医療モールとは、複数のクリニックや薬局を1つの建物または敷地に集約した施設のことです。
特に近年増えているのが、ドラッグストアに併設された医療モール。
これはドラッグストアを「集客の核」として、同一敷地内に内科・小児科・歯科・整形外科などのクリニックを配置するスタイルです。

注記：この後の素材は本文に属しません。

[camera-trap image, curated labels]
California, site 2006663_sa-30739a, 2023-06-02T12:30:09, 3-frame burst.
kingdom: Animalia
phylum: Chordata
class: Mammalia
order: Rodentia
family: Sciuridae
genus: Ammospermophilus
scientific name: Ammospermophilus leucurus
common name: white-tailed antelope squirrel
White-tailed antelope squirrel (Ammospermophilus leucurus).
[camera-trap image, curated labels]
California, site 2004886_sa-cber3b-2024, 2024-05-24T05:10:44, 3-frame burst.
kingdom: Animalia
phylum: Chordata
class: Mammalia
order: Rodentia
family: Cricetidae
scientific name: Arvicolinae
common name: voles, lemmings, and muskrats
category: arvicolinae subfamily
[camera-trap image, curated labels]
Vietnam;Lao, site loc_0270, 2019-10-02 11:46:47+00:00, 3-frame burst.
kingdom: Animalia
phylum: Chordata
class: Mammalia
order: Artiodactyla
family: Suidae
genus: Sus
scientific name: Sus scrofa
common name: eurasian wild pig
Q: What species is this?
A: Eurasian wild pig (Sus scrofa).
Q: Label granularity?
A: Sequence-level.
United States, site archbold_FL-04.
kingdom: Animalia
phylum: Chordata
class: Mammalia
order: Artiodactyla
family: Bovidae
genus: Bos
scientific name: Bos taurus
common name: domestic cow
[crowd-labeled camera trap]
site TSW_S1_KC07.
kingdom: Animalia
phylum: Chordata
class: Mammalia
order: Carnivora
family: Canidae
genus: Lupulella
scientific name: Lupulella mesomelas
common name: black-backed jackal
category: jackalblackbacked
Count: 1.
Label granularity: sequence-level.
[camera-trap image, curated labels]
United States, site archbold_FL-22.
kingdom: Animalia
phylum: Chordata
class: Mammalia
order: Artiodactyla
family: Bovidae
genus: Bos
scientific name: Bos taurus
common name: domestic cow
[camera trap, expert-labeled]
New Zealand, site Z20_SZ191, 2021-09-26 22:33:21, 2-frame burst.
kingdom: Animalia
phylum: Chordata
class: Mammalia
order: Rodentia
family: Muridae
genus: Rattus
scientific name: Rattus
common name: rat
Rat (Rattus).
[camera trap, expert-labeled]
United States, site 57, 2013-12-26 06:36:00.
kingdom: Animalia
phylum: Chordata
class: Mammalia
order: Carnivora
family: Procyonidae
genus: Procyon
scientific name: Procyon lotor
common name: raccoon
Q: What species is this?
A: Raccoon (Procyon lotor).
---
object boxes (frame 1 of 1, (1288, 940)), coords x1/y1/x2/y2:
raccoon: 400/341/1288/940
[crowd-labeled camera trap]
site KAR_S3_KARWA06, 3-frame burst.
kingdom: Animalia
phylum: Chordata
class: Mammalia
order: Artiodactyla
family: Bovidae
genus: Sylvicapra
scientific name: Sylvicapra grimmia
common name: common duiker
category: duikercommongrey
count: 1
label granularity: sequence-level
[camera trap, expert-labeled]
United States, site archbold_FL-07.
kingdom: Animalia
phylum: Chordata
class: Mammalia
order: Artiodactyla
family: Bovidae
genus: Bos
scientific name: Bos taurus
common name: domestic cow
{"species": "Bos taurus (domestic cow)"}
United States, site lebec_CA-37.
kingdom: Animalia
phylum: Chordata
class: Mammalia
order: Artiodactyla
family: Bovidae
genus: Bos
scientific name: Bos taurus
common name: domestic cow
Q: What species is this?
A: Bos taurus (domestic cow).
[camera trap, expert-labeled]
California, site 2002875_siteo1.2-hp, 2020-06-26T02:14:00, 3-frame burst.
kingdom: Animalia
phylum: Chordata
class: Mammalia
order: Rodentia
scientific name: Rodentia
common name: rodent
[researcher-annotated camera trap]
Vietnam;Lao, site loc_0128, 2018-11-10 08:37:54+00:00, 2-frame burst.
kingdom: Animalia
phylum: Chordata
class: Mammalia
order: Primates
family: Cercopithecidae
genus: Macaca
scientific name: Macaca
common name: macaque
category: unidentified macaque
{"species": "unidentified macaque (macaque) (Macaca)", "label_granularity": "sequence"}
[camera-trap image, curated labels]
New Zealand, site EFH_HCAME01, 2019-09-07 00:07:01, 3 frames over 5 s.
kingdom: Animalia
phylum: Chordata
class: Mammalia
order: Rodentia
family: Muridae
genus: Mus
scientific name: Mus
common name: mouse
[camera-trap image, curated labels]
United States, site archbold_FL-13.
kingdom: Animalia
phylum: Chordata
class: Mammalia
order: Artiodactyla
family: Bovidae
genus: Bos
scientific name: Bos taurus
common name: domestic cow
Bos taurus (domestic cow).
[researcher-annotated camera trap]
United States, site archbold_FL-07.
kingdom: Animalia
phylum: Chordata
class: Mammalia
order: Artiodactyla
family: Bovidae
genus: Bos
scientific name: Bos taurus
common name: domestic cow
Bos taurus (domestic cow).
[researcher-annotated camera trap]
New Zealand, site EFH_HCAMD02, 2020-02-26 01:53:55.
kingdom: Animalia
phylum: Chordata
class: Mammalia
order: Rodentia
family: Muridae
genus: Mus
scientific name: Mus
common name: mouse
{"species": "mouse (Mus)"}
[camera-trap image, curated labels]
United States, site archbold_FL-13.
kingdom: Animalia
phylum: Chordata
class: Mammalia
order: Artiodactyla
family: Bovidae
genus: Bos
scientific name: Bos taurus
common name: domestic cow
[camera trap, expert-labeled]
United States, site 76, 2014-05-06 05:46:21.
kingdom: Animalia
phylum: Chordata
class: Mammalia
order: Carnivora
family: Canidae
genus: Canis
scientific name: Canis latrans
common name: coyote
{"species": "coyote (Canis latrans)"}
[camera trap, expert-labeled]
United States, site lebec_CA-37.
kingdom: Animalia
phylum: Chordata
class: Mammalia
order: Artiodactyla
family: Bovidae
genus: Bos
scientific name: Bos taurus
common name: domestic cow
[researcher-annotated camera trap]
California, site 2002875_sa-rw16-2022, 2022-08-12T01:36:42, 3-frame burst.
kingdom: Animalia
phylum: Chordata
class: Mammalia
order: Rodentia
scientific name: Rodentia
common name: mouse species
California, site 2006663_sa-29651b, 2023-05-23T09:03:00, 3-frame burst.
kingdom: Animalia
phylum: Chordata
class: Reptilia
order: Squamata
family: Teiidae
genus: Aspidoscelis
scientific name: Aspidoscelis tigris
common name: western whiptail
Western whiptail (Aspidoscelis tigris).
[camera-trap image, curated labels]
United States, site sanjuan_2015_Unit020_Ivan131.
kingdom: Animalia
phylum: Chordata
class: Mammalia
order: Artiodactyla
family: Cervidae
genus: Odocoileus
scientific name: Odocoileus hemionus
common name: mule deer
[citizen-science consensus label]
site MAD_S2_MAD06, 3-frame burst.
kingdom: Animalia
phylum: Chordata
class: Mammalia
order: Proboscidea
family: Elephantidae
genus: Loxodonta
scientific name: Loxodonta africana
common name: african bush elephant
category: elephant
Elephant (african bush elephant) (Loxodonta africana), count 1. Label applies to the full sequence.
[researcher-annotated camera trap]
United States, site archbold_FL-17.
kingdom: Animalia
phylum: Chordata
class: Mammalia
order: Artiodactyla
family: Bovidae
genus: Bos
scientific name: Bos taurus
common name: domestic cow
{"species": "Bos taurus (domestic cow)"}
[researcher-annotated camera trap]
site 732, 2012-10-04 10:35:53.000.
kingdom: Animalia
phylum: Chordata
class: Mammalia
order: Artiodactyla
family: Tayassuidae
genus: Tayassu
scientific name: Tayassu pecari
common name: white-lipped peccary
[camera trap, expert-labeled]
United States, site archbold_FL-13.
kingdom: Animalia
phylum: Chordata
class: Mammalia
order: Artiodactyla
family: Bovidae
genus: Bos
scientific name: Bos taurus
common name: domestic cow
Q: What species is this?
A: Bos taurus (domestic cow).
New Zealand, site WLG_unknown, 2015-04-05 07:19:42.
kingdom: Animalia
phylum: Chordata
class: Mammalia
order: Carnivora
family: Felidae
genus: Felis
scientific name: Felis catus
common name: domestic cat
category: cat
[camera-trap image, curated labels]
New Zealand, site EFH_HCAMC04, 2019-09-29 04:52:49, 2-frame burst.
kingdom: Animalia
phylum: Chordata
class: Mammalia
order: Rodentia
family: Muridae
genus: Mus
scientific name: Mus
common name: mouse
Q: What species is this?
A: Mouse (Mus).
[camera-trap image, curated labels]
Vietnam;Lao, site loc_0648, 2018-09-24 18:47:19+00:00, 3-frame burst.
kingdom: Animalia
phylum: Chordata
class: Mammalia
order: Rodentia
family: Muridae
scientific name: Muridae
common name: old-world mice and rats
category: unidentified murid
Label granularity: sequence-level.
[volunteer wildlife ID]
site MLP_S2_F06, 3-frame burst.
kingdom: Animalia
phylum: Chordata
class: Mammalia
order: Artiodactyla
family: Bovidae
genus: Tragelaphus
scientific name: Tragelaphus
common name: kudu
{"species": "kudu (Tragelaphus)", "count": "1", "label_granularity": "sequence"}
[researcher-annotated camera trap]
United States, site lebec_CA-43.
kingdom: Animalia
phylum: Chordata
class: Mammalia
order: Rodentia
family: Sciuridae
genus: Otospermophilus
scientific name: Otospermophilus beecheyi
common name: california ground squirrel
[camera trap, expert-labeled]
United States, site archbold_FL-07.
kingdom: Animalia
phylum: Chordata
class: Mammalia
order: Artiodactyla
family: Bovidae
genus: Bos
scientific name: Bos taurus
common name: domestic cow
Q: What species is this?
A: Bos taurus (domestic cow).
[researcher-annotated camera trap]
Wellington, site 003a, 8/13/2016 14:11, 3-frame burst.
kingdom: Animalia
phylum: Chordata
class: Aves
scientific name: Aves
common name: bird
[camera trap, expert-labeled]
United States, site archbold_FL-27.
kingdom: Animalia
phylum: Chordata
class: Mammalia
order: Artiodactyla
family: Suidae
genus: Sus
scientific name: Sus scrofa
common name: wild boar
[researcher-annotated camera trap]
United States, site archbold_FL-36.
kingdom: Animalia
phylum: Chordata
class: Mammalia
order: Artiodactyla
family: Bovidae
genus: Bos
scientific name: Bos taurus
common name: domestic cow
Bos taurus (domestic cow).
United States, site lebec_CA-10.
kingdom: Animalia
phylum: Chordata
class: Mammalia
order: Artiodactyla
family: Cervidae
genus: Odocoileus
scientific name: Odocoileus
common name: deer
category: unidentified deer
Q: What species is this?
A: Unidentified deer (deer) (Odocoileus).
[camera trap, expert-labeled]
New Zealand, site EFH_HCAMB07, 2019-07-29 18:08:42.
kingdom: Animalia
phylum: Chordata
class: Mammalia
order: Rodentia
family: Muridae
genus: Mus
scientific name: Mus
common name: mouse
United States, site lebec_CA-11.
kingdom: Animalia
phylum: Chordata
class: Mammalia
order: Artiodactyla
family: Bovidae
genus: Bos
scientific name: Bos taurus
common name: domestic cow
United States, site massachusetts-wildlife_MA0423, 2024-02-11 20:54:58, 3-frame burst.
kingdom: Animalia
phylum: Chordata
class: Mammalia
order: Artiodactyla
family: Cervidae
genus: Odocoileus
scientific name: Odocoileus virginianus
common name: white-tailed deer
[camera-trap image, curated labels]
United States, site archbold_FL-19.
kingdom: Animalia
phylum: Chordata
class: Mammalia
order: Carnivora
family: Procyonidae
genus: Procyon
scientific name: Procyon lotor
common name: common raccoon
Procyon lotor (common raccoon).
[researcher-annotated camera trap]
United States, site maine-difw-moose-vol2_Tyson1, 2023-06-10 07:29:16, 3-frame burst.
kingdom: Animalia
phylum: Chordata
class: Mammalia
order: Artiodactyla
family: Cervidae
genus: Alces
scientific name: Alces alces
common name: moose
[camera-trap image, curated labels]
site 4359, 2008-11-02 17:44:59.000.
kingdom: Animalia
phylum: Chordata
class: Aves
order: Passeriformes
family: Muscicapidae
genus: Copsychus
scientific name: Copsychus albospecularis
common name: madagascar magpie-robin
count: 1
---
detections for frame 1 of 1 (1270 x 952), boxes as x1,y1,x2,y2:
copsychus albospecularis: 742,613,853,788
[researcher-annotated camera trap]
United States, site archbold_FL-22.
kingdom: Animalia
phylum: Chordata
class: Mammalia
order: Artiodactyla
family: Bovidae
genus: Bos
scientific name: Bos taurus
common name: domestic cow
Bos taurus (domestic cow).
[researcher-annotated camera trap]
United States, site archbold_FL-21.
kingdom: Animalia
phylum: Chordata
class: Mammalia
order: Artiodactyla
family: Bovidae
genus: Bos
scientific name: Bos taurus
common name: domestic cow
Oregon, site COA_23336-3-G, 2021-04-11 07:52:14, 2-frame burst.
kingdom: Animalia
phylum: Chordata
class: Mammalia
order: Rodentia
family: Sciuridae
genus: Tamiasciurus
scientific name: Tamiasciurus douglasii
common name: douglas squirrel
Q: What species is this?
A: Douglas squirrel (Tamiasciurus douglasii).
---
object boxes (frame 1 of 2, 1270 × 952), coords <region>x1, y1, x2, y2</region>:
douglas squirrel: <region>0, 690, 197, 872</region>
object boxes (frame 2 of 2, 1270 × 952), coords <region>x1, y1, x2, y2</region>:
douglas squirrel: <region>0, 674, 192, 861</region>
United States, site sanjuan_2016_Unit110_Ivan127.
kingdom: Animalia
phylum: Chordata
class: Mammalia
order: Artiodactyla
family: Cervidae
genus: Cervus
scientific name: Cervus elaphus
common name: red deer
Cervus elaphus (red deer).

患者は診療から処方薬の受け取りまでをワンストップで完結できるため、利便性の高さが特徴です。
2. メリット
① 集客力の強化
ドラッグストアは日常的に利用されるため、安定した来客数を確保できます。
クリニック単独では認知度を高めるのに時間がかかりますが、ドラッグストア併設型なら自然と新規患者の来院につながります。
② 患者の利便性向上
診察 → 処方 → 薬の受け取りがスムーズ
ついで買い(OTC医薬品・生活用品購入)ができる
👉 「ワンストップ型医療サービス」として評価されやすい。
③ テナント構成のバランス
内科・小児科・耳鼻科などのクリニックとドラッグストアが連携
医療と生活インフラが一体化することで、地域密着型施設として安定経営が可能
④ 土地活用効率の向上
郊外の広い敷地を有効活用できる
駐車場を共用できるため、建設コスト・維持費を抑えられる
3. デメリット
① 用途地域・建築規制のハードル
第一種住居地域などでは ドラッグストアの規模制限 がある
医療施設と物販施設を併設する場合、建築基準法・用途地域規制に注意が必要
② 騒音・動線の問題
ドラッグストア利用者と患者の動線が交錯しやすい
駐車場混雑や出入口の配置を誤ると、患者の利便性が低下
③ 競合リスク
近隣に大型商業施設や病院があると、差別化が難しい
ドラッグストア同士の競争も激しく、集客効果が減少する場合あり
④ 初期投資の大きさ
ドラッグストアとクリニックモールを一体で開発するため、建設費用が高額化
テナント誘致が不調だと、事業リスクが拡大する
4. 建設計画で押さえるべきポイント
立地選定
郊外住宅地や生活道路沿いが好ましい
競合ドラッグストア・病院の有無を調査
動線設計
患者動線と買い物客動線を分離
駐車場の入口・出口を工夫し、混雑を防止
テナント構成
内科+小児科+耳鼻科+歯科のように、相互補完できる診療科を配置
調剤薬局を必ず併設し、処方フローを効率化
収益モデルの検討
賃料収入(クリニック・薬局テナント)+ドラッグストアからの地代収入
共用部・駐車場管理費の分担を契約時に明確化
ドラッグストア併設型医療モールは、
集客力の高さ
患者利便性の向上
土地活用効率の良さ
といった大きなメリットがあります。
一方で、
用途規制・法的制約
動線・駐車場計画の複雑さ
初期投資の大きさ
といった課題も無視できません。
👉 成功のカギは、立地調査・動線設計・テナント構成 を初期段階から明確にすることです。
医療と商業を組み合わせたハイブリッド施設は、地域医療と生活インフラを支える新しいモデルとして今後さらに需要が高まるでしょう。